## ИСХОДНЫЙ ТЕКСТ

H X M

Публикации

Подписаться на публикации

Наши партнеры

2011 год № 1 Печать E-mail

Работы художника Николая ВАГИНА

 


 

11_1_1

Красивый улов

 

 

11_1_2

Неожиданный этюд

 

 

11_1_3

Старая Булава

 

 

11_1_4

Шатун

 

 

 

 


 

 

 

 

Александр ЛЕПЕТУХИН

Начать жизнь с белого холста…


Краски детства

 

 

Сколько бы ни жил, ни работал художник, всегда он верит, что лучшая картина — впереди. Всегда в любой его картине есть отзвук детства, родных ему мест. Помните, у Сарояна: «В горах мое сердце»?
Хабаровскому живописцу Николаю Вагину повезло родиться на Камчатке. Край удивительно чистой природы окрасил его холсты светом нетронутых снегов.
Родился Николай под грохот горной реки с многозначительным названием Воровская. Вода неслась по крупной гальке со скоростью водопада и так шумела, что приезжие спрашивали: «Как вы здесь живете?» А местные жители привыкли и шума совсем не слышали. Зато, если отходили на несколько километров в тундру, у них начинало ломить уши от тишины.
Маленький Коля Вагин, как и все камчадалы, любил возиться с собаками, особенно — с кутятами. Он быстро освоил лыжи, без которых по поселку после снегопада было не пройти. Главная мечта его детства — купание. Лето короткое. В ледяном «кипятке» сильно не накупаешься. Приходилось уходить в тундру километров за пятнадцать на озеро. Наверное, в этих прогулках он видел много такого, что потом стало поэзией, сюжетами, колоритом его картин.
Есть у Вагина картина с медведем-шатуном — встреча с ним для камчадала происшествием не является.

## ИСХОДНЫЕ МАТЕРИАЛЫ
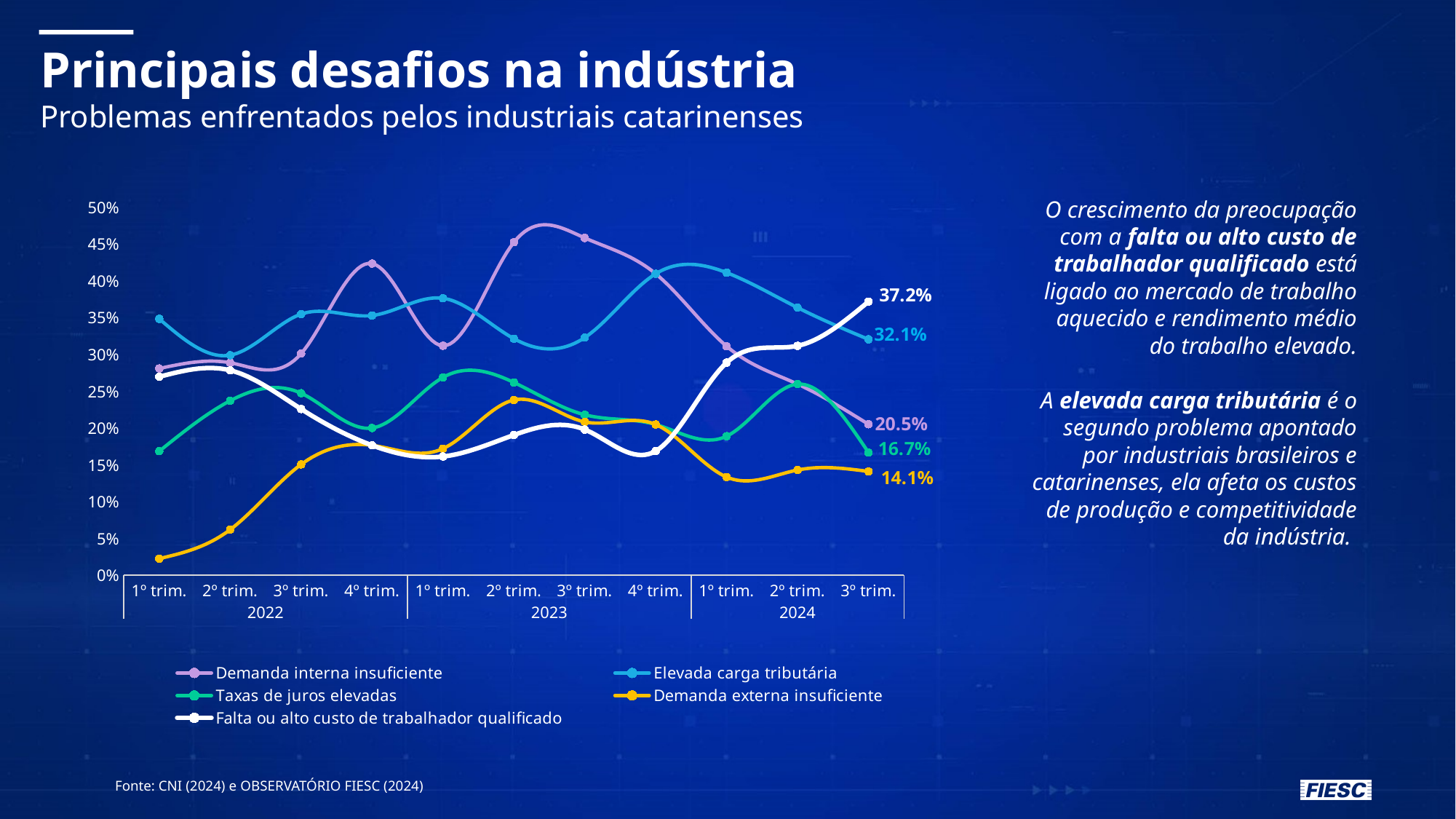
What is the difference between Falta ou alto custo de trabalhador qualificado and Elevada carga tributária in 3º trim. 2024? 5.1 percentage points In 3º trim. 2024, which is larger: Demanda interna insuficiente or Taxas de juros elevadas? Demanda interna insuficiente What is the value for Falta ou alto custo de trabalhador qualificado in 3º trim. 2024? 37.2% How many quarters are plotted on the x axis? 11 How many series does the legend list? 5 What is the value for Elevada carga tributária in 3º trim. 2024? 32.1% Which series has the lowest value in 3º trim. 2024? Demanda externa insuficiente Is the value for Demanda externa insuficiente in 1º trim. 2022 greater or less than 5%? less What kind of chart is shown on the slide? Line chart Which series has the highest value in 3º trim. 2024? Falta ou alto custo de trabalhador qualificado What is the value for Demanda externa insuficiente in 3º trim. 2024? 14.1%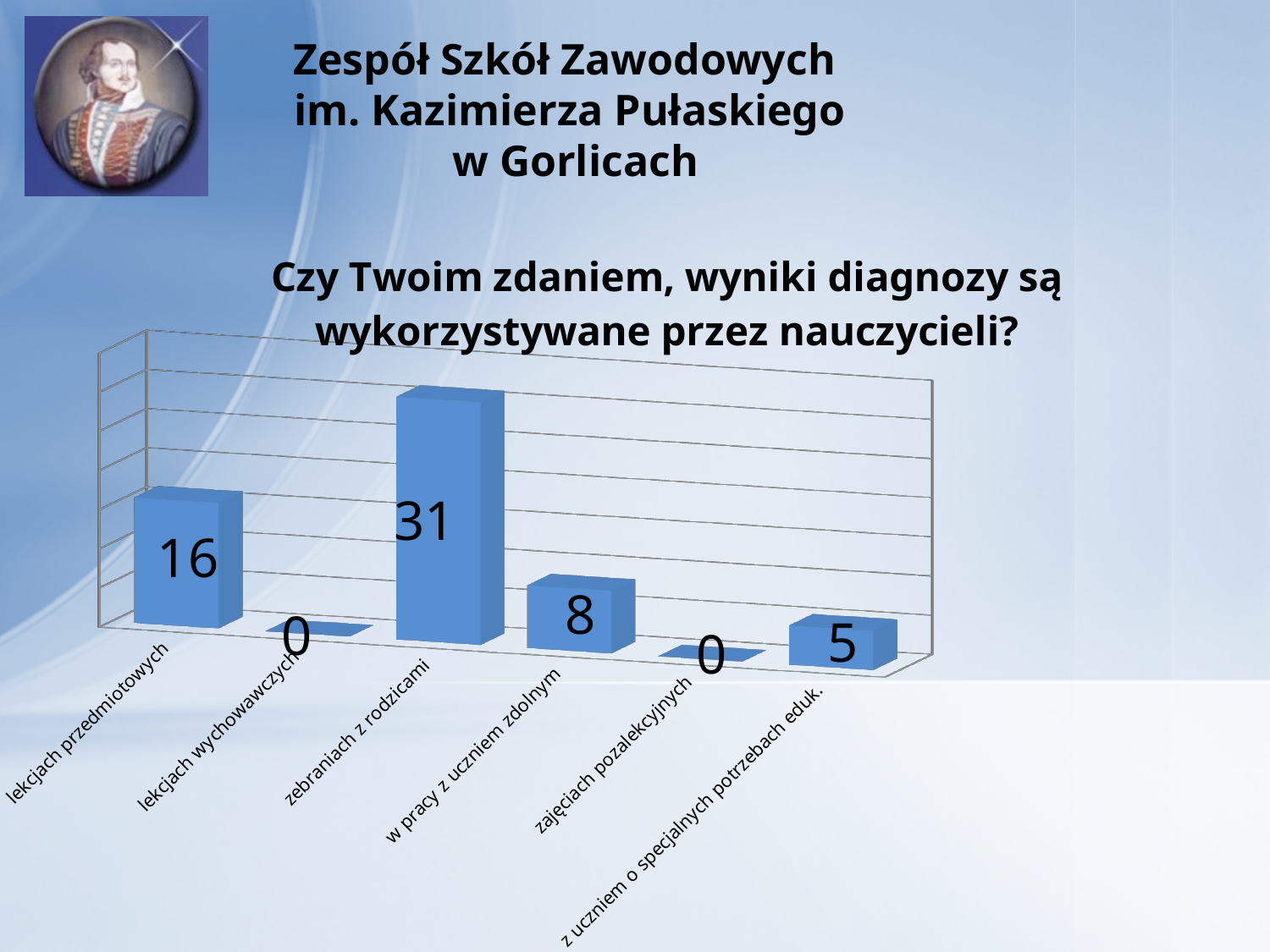
Which category has the highest value? zebraniach z rodzicami What is the value for "lekcjach przedmiotowych"? 16 What is the value for "zebraniach z rodzicami"? 31 What is the difference between the values for "w pracy z uczniem zdolnym" and "z uczniem o specjalnych potrzebach eduk."? 3 What is the value for "lekcjach wychowawczych"? 0 How many categories are shown in the chart? 6 What is the difference between the values for "zebraniach z rodzicami" and "lekcjach przedmiotowych"? 15 Which is larger, the value for "lekcjach przedmiotowych" or the value for "w pracy z uczniem zdolnym"? lekcjach przedmiotowych What is the value for "w pracy z uczniem zdolnym"? 8 What is the value for "z uczniem o specjalnych potrzebach eduk."? 5 What kind of chart is shown on the slide? bar chart What is the title of the chart? Czy Twoim zdaniem, wyniki diagnozy są wykorzystywane przez nauczycieli?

## ОБЯЗАТЕЛЬНЫЕ ЗАДАНИЯ
#1 Как перевести на английский это предложение из текста о Николае Вагине: «Хабаровскому живописцу Николаю Вагину повезло родиться на Камчатке.»?
#2 Продолжите текст о Николае Вагине с того места, на котором он заканчивается.

## ОТВЕТЫ ПО НОМЕРАМ
#1 The Khabarovsk painter Nikolai Vagin was fortunate to be born in Kamchatka.

#2
— Надо вести себя уверенно, спокойно. Говорить надо бодро, громко. По-настоящему опасны только нервные мамаши с медвежатами, — улыбается Николай. Он всегда улыбается, когда вспоминает свою Камчатку.
— Собирал я как-то с братом жимолость. Куст попался большой, развесистый, а я маленький. Собирал, собирал, притомился и задремал. Проснулся от громкого чавканья. «Брат, что ли, так громко ест?» — подумал я и выглянул из-за куста. А с другой стороны — выглянул медведь. Сидим мы, два ягодника, и смотрим друг на друга. Страха не было. Одно любопытство. Нервы не выдержали у медведя: рванул он и помчался, смешно подбрасывая зад.
Отец художника Иван Кириллович был ительменом. Он давно обрусел и даже языка своего родного не знал, но с медведями умел договариваться. Однажды шел Коля с отцом с покоса. На тропе — медведица с приплодом. Такая может впасть в истерику и натворить бед. Отец махнул несколько раз косой и поднял над головой кучу травы. Стоит, держит, слегка покачивается. Смысл такой: ты большая, а я с травой еще больше, поэтому — уступи тропу. Уходи. Подумала, подумала медведица и уступила.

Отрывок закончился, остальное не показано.